Por Marcelo Laffitte

por Marcelo Laffitte*

O governo Lula foi marcado por grandes debates públicos referentes a projetos-de-lei e decretos: Cotas na Universidade, Lei dos Transgênicos, Projeto ANCINAV, Regulamentação do Jornalismo, Lei do Simples, TV digital, entre outros. Nenhum outro governo discutiu tanto e de forma tão ampla suas propostas com a sociedade. E, conforme o saudável exercício da democracia, o governo segue implementando o decidido, tendo perdido ou ganhado a questão em fóruns setoriais ou no Parlamento.

Entretanto, existe um artigo no texto de lei federal em vigor no país (Art.13º, Lei Nº 6.281/75) determinando que “nos programas de que constar filme estrangeiro de longa-metragem, será estabelecida a inclusão de filme nacional de curta-metragem”. Esta é a Lei do Curta, uma das últimas posições a ser reconquistada pela cultura nacional, ferramenta de soberania nacional ainda esquecida sob os escombros deixados pelo governo Collor. Esta lei, que pressiona pontos estratégicos como dominação ideológica e hegemonia cultural, necessita apenas de regulamentação do Poder Executivo para voltar a funcionar.

Anualmente, o Brasil produz mais de 200 filmes curtos em película para exibição na tela grande e na sala escura. Produz, também, centenas de vídeos com qualidade técnica adequada aos sistemas de exibição digital em fase de implantação nas salas comerciais (a publicidade, por exemplo, é exibida em digital). Um livro de significativa relevância – “Dicionário Brasileiro de Curtas-Metragens”, de Antônio Leão – encontra-se em fase de lançamento. No volume, com mais de mil páginas, constam cerca de 18 mil títulos, todos praticamente inéditos para o público pagante de ingressos no Brasil de hoje.

No cenário internacional, o curta brasileiro tem se destacado com louvor em festivais consagrados como Cannes, Berlim, Veneza e Toronto; inclusive o Oscar de Melhor Curta-Metragem já disputamos em Hollywood. Bravamente, mesmo sem ter uma política cultural voltada para todas as etapas da atividade cinematográfica (produção, distribuição e exibição), o Brasil oscila na casa dos dez maiores produtores do formato, alternando posições com Espanha, Inglaterra, Suécia e outros países europeus, sendo o primeiríssimo colocado – logicamente – os Estados Unidos.
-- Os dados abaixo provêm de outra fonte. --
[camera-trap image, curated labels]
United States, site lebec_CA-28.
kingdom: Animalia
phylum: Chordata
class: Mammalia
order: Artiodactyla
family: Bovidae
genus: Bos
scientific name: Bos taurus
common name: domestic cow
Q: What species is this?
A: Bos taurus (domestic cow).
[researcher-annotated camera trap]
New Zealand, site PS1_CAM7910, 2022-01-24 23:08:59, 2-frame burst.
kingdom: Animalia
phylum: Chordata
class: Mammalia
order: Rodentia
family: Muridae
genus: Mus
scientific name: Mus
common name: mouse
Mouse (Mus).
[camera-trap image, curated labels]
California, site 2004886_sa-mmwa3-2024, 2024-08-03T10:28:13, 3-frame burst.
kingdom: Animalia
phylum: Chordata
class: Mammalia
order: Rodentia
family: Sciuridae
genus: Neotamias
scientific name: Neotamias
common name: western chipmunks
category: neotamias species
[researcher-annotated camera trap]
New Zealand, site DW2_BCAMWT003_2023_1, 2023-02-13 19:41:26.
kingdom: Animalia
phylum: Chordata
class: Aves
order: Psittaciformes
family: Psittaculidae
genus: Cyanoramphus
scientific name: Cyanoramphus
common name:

O curta-metragem é a “energia atômica” de qualquer filmografia, pois é neste formato que se aprende a falar às multidões. Excluídos das salas de cinema, espaço dominado pelas distribuidoras estrangeiras com suas abusivas regras de mercado e sua cultura hegemônica que intensifica o consumo de seus produtos, a excelência potencial da jovem cinematografia brasileira vai sendo empurrada deliberadamente para o imediatismo imposto pelas novas tecnologias, vagando pelas infovias, youtubes e emules globais, e criando a falsa sensação de estarem inseridos no mundo globalizado. Isto é jogar o nascente cinema brasileiro num processo de favelização digital de difícil retorno. Isto é uma forma de calar o país, pois a internet, no máximo, sussurra aos ouvidos e não consegue reunir mais de duas pessoas para ver e ouvir um filme em silêncio.

Em seu artigo “Por Uma Política Cultural Eficaz”, o embaixador Samuel Pinheiro Guimarães nos ensina que “a obra do escritor, do músico, do diretor de cinema não tem impacto e função social (e nem mesmo cultural) se ela não chega ao público, à sociedade”. Aprendamos, pois é simples assim. E vamos regulamentar já a Lei do Curta.

*Marcelo Laffitte é diretor de cinema.